[READING TEXT]
Impact craters is a circular or oval depression on a surface, usually referring to a planet, moon, asteroid, or other celestial body, caused by a collision of a smaller body (meteor) with the surface. The Meteor Crater (Barringer Crater) is a prime example of an impact crater. Impact craters are also known as a(impact basin, astrobleme or sometimes crater).
Ancient impact craters whose relief has disappeared leaving only a "ghost" of a crater are known as palimpsests. Although it might be assumed that a major impact on the Earth would leave behind absolutely unmistakable evidence, in fact the gradual processes that change the surface of the Earth tend to cover the effects of impacts. erosion by wind and water, deposits of wind-blown sand and water-carried sediment, and lava flows in due time tend to obscure or bury the craters left by impacts. Simple slumping of weak crustal material can also play a role, especially on outer solar system bodies such as Callisto which are covered in a crust of ice.
However, some evidence remains, and over 150 major craters have been identified on the Earth. Studies of these craters have allowed geologists to find the remaining traces of other craters that have mostly been obliterated. Impact craters are found on nearly all solid surface planets and satellites. As the number of impact craters increases on a surface, the appearance of the surfaces changes; this can be used to establish the age of extraterrestrial terrain. After a period of time, however, an equilibrium is reached in which old craters are destroyed as quickly as new craters form.
History of impact craters.
Daniel Barringer (1860-1929) was one of the first to identify a geological structure as an impact crater, the Barringer meteorite Crater (or the "Meteor Crater") in Arizona, but at the time his ideas were not widely accepted, and when they were, there was no recognition of the fact that Earth impacts are common in geological terms.
In the 1920s, the American geologist Walter H. Bucher studied a number of craters in the US. He concluded they had been created by some great explosive event, but believed they were the result of some massive volcanic eruption. However, in 1936, the geologists John D. Boon and Claude C. Albritton Jr. revisited Bucher's studies and concluded the craters he studied were probably formed by impacts.
[/READING TEXT]
[INFORMATION SHOWN]
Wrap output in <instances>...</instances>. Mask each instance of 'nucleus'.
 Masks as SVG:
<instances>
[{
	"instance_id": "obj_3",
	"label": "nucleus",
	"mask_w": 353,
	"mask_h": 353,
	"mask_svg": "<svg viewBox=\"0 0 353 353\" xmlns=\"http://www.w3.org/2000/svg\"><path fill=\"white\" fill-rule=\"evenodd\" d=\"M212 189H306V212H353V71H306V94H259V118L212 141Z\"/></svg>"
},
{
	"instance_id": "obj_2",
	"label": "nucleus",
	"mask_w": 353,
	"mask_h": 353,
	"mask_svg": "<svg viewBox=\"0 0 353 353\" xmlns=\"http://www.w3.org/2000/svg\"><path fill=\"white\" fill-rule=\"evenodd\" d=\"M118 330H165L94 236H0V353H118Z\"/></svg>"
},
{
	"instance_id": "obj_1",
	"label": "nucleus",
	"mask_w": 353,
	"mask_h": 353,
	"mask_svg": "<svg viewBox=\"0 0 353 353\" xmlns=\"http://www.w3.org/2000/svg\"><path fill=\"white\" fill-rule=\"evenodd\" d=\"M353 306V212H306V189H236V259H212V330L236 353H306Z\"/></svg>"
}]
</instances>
[/INFORMATION SHOWN]
# [EXERCISE AIM]
In the text on impact craters, what are ancient craters whose relief has disappeared, leaving only a "ghost" of a crater, called?

# [EXERCISE ANSWER]
Palimpsests.